Start of Block

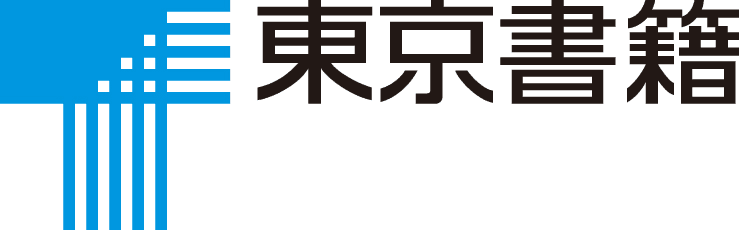 東京書籍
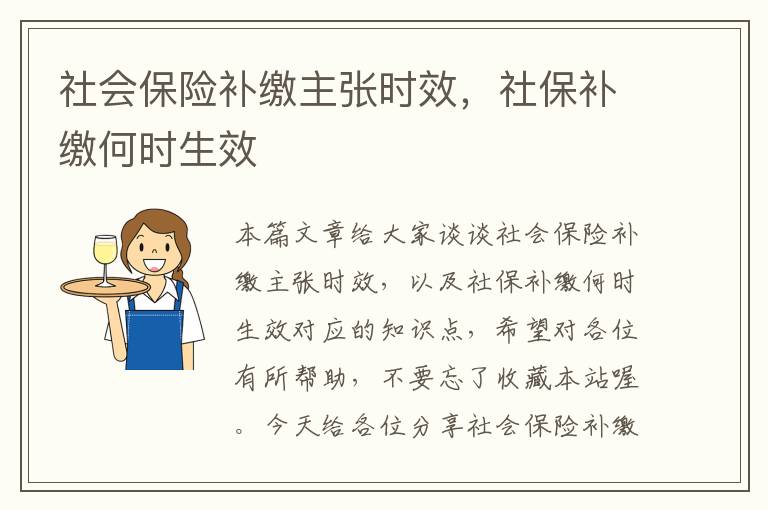 社会保险补缴主张时效，社保补缴何时生效

本篇文章给大家谈谈社会保险补缴主张时效，以及社保补缴何时生效对应的知识点，希望对各位有所帮助，不要忘了收藏本站喔。今天给各位分享社会保险补缴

End of Block

◆ **Aim of the exercise**: The data above must be given back verbatim, minus its images.

◆ **Response to this task**:
 東京書籍
 社会保险补缴主张时效，社保补缴何时生效

本篇文章给大家谈谈社会保险补缴主张时效，以及社保补缴何时生效对应的知识点，希望对各位有所帮助，不要忘了收藏本站喔。今天给各位分享社会保险补缴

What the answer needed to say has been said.